Personal information
- Full name: William Bourke
- Born: 23 July 1882 Collingwood, Melbourne, Australia
- Died: 13 November 1932 (aged 50) Middle Park, Victoria
- Original team: Collingwood Trades
- Position: Full Forward

Playing career^{1}
- Years: Club / Games (Goals)
- 1908–1909: Richmond / 32 (45)
- ^{1} Playing statistics correct to the end of 1909.

= Bill Bourke (footballer, born 1882) =

Australian rules footballer

Bill Bourke (23 July 1882 – 13 November 1932) was an Australian rules footballer who played with the Richmond Football Club in the Victorian Football League (VFL).

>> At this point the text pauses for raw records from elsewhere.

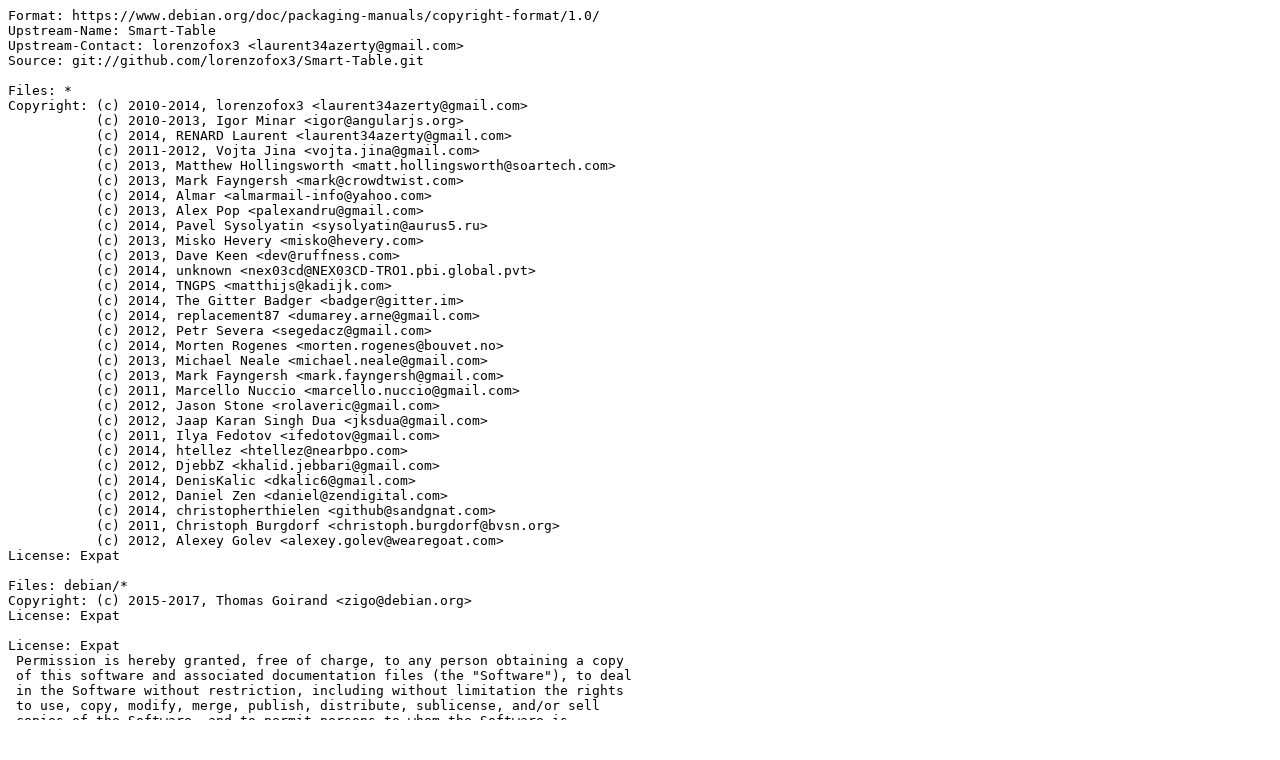

--- FILE ---
content_type: text/plain; charset=utf-8
request_url: http://metadata.ftp-master.debian.org/changelogs/main/libj/libjs-angularjs-smart-table/testing_copyright
body_size: 1450
content:
Format: https://www.debian.org/doc/packaging-manuals/copyright-format/1.0/
Upstream-Name: Smart-Table
Upstream-Contact: lorenzofox3 <laurent34azerty@gmail.com>
Source: git://github.com/lorenzofox3/Smart-Table.git

Files: *
Copyright: (c) 2010-2014, lorenzofox3 <laurent34azerty@gmail.com>
           (c) 2010-2013, Igor Minar <igor@angularjs.org>
           (c) 2014, RENARD Laurent <laurent34azerty@gmail.com>
           (c) 2011-2012, Vojta Jina <vojta.jina@gmail.com>
           (c) 2013, Matthew Hollingsworth <matt.hollingsworth@soartech.com>
           (c) 2013, Mark Fayngersh <mark@crowdtwist.com>
           (c) 2014, Almar <almarmail-info@yahoo.com>
           (c) 2013, Alex Pop <palexandru@gmail.com>
           (c) 2014, Pavel Sysolyatin <sysolyatin@aurus5.ru>
           (c) 2013, Misko Hevery <misko@hevery.com>
           (c) 2013, Dave Keen <dev@ruffness.com>
           (c) 2014, unknown <nex03cd@NEX03CD-TRO1.pbi.global.pvt>
           (c) 2014, TNGPS <matthijs@kadijk.com>
           (c) 2014, The Gitter Badger <badger@gitter.im>
           (c) 2014, replacement87 <dumarey.arne@gmail.com>
           (c) 2012, Petr Severa <segedacz@gmail.com>
           (c) 2014, Morten Rogenes <morten.rogenes@bouvet.no>
           (c) 2013, Michael Neale <michael.neale@gmail.com>
           (c) 2013, Mark Fayngersh <mark.fayngersh@gmail.com>
           (c) 2011, Marcello Nuccio <marcello.nuccio@gmail.com>
           (c) 2012, Jason Stone <rolaveric@gmail.com>
           (c) 2012, Jaap Karan Singh Dua <jksdua@gmail.com>
           (c) 2011, Ilya Fedotov <ifedotov@gmail.com>
           (c) 2014, htellez <htellez@nearbpo.com>
           (c) 2012, DjebbZ <khalid.jebbari@gmail.com>
           (c) 2014, DenisKalic <dkalic6@gmail.com>
           (c) 2012, Daniel Zen <daniel@zendigital.com>
           (c) 2014, christopherthielen <github@sandgnat.com>
           (c) 2011, Christoph Burgdorf <christoph.burgdorf@bvsn.org>
           (c) 2012, Alexey Golev <alexey.golev@wearegoat.com>
License: Expat

Files: debian/*
Copyright: (c) 2015-2017, Thomas Goirand <zigo@debian.org>
License: Expat

License: Expat
 Permission is hereby granted, free of charge, to any person obtaining a copy
 of this software and associated documentation files (the "Software"), to deal
 in the Software without restriction, including without limitation the rights
 to use, copy, modify, merge, publish, distribute, sublicense, and/or sell
 copies of the Software, and to permit persons to whom the Software is
 furnished to do so, subject to the following conditions:
 .
 The above copyright notice and this permission notice shall be included in all
 copies or substantial portions of the Software.
 .
 THE SOFTWARE IS PROVIDED "AS IS", WITHOUT WARRANTY OF ANY KIND, EXPRESS OR
 IMPLIED, INCLUDING BUT NOT LIMITED TO THE WARRANTIES OF MERCHANTABILITY,
 FITNESS FOR A PARTICULAR PURPOSE AND NONINFRINGEMENT. IN NO EVENT SHALL THE
 AUTHORS OR COPYRIGHT HOLDERS BE LIABLE FOR ANY CLAIM, DAMAGES OR OTHER
 LIABILITY, WHETHER IN AN ACTION OF CONTRACT, TORT OR OTHERWISE, ARISING FROM,
 OUT OF OR IN CONNECTION WITH THE SOFTWARE OR THE USE OR OTHER DEALINGS IN THE
 SOFTWARE.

Bourke had the distinction of topping Richmond's goal-kicking in their first two VFL seasons, in 1908 and 1909, with 25 and 20 goals respectively. He along with family members was a strong Collingwood supporter and actually first tried to play for Collingwood. Upon being denied a game as a Magpie he decided to play with Richmond who were just entering the VFL. He retired after just two seasons to drive a taxi as it paid more than his wage as a footballer. He later ran a boot factory, which employed many league footballers and was the largest in the southern hemisphere at the time. He died suddenly of a heart attack in 1932 leaving a family of six children behind.